Published on June 20th, 2024 | by Rob Mammone

Book review: Of Jade and Dragons by Amber Chen

Of Jade and Dragons, author Amber Chen, published by Penguin Books in 2024. Cover art by Kelly Chong.

Pulling from the early Qing dynasty, then layering over elements of steampunk (or silkpunk, as the author’s site terms it), Of Jade and Dragons, which is Chen’s debut novel, is a confident and fast paced entry into the bubbling young adult fiction market.

Aihui Ying is a young woman living on a distant island far from the political manoeuvring in the capital. However, distance is never enough protection when an assassin kills her father. Spurred on by her own ambitions to join the Engineers Guild (where her father once attended) and to find her father’s killer and avenge his death, Ying begins a long journey that takes her further than she could ever have imagined.

I’ve been reading fantasy, and its many variations, for more than forty years, and have watched with great interest how in this century, the genre has changed. We’ve seen the welcome opening up of the field to people of colour and many more female voices. What we haven’t seen, to my great amusement and interest, is that the tropes have largely stayed the same. So with Of Jade and Dragons, while the setting is certainly not the Western Europe with dragons that I grew up with, a lot of the details are tropes seen over the decades. A long journey, by an orphan with hidden skills and abilities escaping their rural backwater (Lord of the Rings (if you squint), Pawn of Prophecy, Magician etc etc).
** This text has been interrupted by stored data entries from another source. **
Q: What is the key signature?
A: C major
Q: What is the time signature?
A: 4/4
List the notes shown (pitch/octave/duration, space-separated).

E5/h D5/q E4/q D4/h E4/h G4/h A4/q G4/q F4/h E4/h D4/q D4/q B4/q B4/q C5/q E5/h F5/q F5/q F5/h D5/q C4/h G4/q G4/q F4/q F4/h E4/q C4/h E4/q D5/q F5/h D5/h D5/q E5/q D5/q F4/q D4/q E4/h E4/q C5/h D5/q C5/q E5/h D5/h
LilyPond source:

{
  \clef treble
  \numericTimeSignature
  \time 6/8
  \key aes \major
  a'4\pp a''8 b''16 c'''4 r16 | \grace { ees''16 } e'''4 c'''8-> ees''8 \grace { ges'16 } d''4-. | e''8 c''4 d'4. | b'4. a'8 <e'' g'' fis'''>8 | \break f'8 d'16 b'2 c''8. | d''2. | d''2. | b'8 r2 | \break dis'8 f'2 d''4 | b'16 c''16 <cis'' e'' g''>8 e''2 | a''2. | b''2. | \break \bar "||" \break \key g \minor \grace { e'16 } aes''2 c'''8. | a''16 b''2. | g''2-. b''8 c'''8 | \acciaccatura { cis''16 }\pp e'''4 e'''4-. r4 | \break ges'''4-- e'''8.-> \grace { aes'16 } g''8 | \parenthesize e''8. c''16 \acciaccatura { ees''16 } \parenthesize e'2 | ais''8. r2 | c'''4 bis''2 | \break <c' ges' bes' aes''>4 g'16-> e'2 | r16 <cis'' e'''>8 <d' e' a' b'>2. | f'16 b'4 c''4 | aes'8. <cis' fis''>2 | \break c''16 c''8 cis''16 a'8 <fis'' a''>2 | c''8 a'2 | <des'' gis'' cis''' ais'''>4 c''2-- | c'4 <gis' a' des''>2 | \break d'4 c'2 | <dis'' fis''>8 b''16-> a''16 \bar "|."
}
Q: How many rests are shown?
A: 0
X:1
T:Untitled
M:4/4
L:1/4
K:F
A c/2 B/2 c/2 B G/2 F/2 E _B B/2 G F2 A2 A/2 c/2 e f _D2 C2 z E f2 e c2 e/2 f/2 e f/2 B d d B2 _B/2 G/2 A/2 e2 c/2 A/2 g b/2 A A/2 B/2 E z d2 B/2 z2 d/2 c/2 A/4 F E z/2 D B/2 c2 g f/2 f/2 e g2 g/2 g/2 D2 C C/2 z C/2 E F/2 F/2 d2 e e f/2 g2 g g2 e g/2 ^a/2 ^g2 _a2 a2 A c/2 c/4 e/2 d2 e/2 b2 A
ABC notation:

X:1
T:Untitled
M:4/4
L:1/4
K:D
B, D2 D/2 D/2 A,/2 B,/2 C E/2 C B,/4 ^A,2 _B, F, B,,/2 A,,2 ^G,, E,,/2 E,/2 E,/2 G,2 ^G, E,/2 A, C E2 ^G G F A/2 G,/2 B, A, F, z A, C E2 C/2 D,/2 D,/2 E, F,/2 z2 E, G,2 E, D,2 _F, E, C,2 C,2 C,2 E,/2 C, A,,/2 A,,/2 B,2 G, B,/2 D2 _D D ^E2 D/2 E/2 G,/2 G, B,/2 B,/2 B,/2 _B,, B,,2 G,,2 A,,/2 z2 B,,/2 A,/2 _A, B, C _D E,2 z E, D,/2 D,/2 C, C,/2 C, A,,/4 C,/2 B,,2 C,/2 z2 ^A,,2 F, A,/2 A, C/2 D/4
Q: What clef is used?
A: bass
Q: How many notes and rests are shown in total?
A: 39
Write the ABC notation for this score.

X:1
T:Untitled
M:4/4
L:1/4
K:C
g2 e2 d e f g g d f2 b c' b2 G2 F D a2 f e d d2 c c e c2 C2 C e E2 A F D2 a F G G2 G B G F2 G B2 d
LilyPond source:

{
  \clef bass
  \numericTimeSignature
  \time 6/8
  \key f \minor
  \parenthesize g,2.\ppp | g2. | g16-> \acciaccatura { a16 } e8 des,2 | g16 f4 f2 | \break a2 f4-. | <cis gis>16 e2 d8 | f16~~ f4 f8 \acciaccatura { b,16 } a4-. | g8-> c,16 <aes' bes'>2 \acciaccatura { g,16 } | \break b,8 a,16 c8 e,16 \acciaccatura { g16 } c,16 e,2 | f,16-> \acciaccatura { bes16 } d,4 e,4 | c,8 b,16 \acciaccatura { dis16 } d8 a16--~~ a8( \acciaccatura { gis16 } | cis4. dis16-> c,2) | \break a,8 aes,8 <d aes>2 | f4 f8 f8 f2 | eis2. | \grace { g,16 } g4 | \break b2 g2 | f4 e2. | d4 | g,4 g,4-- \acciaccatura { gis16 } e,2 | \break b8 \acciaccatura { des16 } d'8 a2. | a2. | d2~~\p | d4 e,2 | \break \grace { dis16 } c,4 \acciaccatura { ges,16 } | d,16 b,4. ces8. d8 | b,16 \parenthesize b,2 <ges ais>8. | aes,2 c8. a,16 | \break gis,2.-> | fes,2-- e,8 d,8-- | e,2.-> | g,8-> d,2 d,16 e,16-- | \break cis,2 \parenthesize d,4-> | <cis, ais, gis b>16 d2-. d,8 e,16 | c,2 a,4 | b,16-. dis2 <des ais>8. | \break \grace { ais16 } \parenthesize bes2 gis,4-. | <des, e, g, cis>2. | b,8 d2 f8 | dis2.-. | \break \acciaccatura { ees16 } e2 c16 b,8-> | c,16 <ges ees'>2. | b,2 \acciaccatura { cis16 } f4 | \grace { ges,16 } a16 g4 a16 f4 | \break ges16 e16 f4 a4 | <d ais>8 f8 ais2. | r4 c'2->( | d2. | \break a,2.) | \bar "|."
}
None of this is a criticism of Chen – in fact it is comforting to see that despite all the changes in the field, some things are immutable. Readers want to see people triumph over adversity, and the lower their starting position, the greater the thrill as they climb to success.

Chen is an able writer who has created an immersive world inspired by Chinese history. While this is a YA novel, it isn’t written down to the level of children. There is violence, death and dark political machinations. There are also fully realised characters, like Ying, and those who are more conflicted, yet driven, such as Aogiya Ye-yang, son of the High Commander.

Chen does an admirable job of evoking Chinese history, the language, the customs, societal expectations, all within the framework of what is a fast paced, action packed story. Her characters, particularly Aihui Ying, are well drawn and compelling. Chen’s ability to reveal the story, layer by layer like an onion, demonstrates her skills as a writer and ability to control multiple strands. The deeper we the reader are led into the story, the more complex it becomes, and the more stunning the revelations. At a deeper thematic level, the journey of discovery Ying takes into the true meaning behind the events that started well before her father’s death, mirrors the process all teenagers undergo as the adult world opens to them, with all the opportunities and costs that become available.

I really, really enjoyed this book. It is a confident debut (though Chen has had other work self published) that bodes well for Chen’s career. Chen has written a book that demonstrates to their readers that boundaries are made to be crossed, that restrictions others place on you are for their benefit (mostly) and not for yours (mostly). It is an inspiring message for teenagers dealing with the anxieties of life – that if you’re true to yourself, and follow your instincts, you can (mostly) achieve your dreams. For those with teenage children looking for a book in the fantasy field that is full of strong characters, an evocative backdrop, full of excitement and action and deep emotion, you can’t go wrong with Of Jade and Dragons.